If you look just at the cost of gas v taxes, I paid around $10.00 taxes on $20.00 of gas while the sample Fortis bill had $16.00 taxes on $10.00 of gas. Interestingly when I looked at a sample Fortis bill for Revelstoke, there was $65.00 of taxes on $198.00 of gas. (Revelstoke's cost of gas was $11.00/gJ as opposed to $1.55/GJ on the mainland - wow)

It's all the other charges that kill us. I used to laugh (hysterically) when I lived in Blenheim where my delivery charge for hydro exceeded my cost of electricity and I had a wind turbine that stood clearly visible to me less than a kilometer away. 

 :cheers:


----------



## Occam (30 Apr 2018)




----------



## Brad Sallows (1 May 2018)

>just buy a $40K electric car

I did a "back of the envelope" calculation based on some online figures people have calculated for EV mileage and my Hydro bills (and there is no electrical heating), and determined that 24,000 km per year (what I used to routinely do) would mean increasing my electricity consumption by about 90% - 200% (depending on efficiency of the EV).  Conclusion: a widespread shift of merely personal transportation (ie. disregarding commercial / industrial transportation) would require a massive increase in electricity generation.  For an illustration: Energy flows in Canada (choose "2013" if it isn't the default).  Notice the current contribution by "Wind and Solar".

The BC government has a curious notion of energy policy.  They want to move away from oil consumption, but wanted to shut down the Site C hydroelectric dam.  They want more revenue for capital funding for transit projects, but removed all the bridge tolls in the lower mainland.  They want to contribute to [reducing] worldwide carbon dioxide emissions, but resist doing everything possible to expedite natural gas exports to Asia so that fewer coal-fired thermal plants are needed.

BC as a whole deserves to endure a period of major gasoline price increases.  Our current collective attitude is extraordinarily selfish: it is OK to ship in enough to satisfy our needs - refueling the jets at YVR we use to travel abroad, refueling the ships that bring our fair trade organic coffee, etc - by whatever means, but not to transport it across BC to other export markets.


----------



## SeaKingTacco (1 May 2018)

Brad Sallows said:
			
		

> >just buy a $40K electric car
> 
> I did a "back of the envelope" calculation based on some online figures people have calculated for EV mileage and my Hydro bills (and there is no electrical heating), and determined that 24,000 km per year (what I used to routinely do) would mean increasing my electricity consumption by about 90% - 200% (depending on efficiency of the EV).  Conclusion: a widespread shift of merely personal transportation (ie. disregarding commercial / industrial transportation) would require a massive increase in electricity generation.  For an illustration: Energy flows in Canada (choose "2013" if it isn't the default).  Notice the current contribution by "Wind and Solar".
> 
> ...



No Brad.

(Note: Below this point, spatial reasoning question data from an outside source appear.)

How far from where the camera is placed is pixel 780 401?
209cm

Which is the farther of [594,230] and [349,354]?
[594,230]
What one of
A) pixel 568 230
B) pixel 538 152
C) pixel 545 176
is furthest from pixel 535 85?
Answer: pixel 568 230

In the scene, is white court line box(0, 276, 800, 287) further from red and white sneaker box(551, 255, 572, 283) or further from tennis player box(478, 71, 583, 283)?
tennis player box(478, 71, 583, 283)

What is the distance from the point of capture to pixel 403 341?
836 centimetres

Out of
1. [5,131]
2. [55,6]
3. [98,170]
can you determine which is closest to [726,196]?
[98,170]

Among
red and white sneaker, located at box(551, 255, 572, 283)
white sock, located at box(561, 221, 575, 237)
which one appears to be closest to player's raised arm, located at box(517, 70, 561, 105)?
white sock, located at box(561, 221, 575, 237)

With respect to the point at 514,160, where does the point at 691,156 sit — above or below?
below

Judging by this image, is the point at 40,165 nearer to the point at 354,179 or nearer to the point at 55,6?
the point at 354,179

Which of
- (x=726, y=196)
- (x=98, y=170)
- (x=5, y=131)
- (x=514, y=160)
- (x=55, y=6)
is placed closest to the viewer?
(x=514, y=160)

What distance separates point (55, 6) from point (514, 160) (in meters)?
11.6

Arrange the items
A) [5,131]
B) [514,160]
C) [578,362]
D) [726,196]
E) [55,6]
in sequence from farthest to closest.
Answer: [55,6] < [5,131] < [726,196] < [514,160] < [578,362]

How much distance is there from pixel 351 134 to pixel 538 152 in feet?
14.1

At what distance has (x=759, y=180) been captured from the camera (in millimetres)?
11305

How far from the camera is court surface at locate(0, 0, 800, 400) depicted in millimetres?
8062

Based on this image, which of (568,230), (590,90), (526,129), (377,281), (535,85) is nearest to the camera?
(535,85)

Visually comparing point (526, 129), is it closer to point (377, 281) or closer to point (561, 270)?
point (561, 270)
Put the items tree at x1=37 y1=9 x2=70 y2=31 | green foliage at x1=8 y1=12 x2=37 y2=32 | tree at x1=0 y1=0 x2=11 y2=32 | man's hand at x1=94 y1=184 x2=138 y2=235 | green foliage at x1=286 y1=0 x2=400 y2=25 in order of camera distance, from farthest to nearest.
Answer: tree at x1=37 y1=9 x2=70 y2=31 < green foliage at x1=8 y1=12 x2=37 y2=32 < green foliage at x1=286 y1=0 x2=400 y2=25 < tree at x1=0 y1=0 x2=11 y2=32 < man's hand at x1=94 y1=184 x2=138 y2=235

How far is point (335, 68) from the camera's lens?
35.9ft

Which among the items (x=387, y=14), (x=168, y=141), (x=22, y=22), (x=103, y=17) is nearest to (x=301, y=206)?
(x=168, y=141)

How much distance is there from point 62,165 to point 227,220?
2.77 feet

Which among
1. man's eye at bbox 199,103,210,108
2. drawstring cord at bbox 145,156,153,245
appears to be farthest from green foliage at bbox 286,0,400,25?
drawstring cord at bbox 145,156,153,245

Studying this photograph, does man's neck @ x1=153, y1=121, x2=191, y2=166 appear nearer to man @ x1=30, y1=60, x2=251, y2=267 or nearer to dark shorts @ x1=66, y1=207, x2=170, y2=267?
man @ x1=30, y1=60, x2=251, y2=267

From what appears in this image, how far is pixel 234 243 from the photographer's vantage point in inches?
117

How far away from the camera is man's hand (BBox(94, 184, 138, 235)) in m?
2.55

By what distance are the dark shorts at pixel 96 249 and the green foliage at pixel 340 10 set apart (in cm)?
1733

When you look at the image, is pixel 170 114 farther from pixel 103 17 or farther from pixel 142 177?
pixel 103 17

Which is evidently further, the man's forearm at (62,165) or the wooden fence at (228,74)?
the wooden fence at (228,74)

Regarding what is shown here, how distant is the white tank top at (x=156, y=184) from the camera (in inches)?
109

There is an extremely vocal minority that are holding the rest of us hostage.

This has got to stop.


----------



## Oldgateboatdriver (1 May 2018)

SeaKingTacco said:
			
		

> No Brad. There is an extremely vocal minority that are holding the rest of us hostage.
> 
> This has got to stop.



Really SKT: Can you indicate any government policy being rammed down our throats that doesn't fit that bill?

I used to think that the "government" was serious in using things like carbon taxes and gas taxes to actually achieve their GHG emissions reduction target. Silly me. Now that you see the economists coming out with the actual figures of the taxation levels that would be required to achieve that objective and how far below we are - even though highly taxed - I cannot help but think that it is the governments that are on drugs: The drugs of high taxes revenues (knowing it will not change behaviour) for their side pet projects at the expense of not openly taxing the citizenry for those pet projects. If people could see how much they are "taxed" to provide all those pet projects, they may rebel at election time so they rather hide the taxes. 

P.S.: Most people today don't remember that, but one of the primary driver behind PM Mulroney's GST was that items in Canada were sold to consumers filled with various hidden "excise" type taxes, included in the price but hard to track. The GST eliminated all those hidden taxes and forced them in the open. This created pressure to either reduce the taxes, or at the very least not increase it. It's what let PM Harper reduce the tax by two points and cut down on government spending: People could immediately see the connection between the two.

Imagine what would happen if your gas stations were forced to advertise their prices as follows:

Regular: 0.85+ taxes
Taxes: 0.42

I think many people would get on the government's asses to explain why the tax is so high. (I think the same thing could be done for  good measure with alcoholic beverages ;D - I positively hate the concept of "sin" taxes).


----------



## dapaterson (1 May 2018)

This gets into Canadians and taxes writ large.  Canadians mostly refuse to pay their own way.  They want massive government services and no taxes to pay for them.  They want to live in the sprawling suburbs, and not pay the cost of infrastructure installation or maintenance necessary to sustain it.  They want 24/7 access to a doctor at no cost if they have a hangnail, but don't want to pay GST.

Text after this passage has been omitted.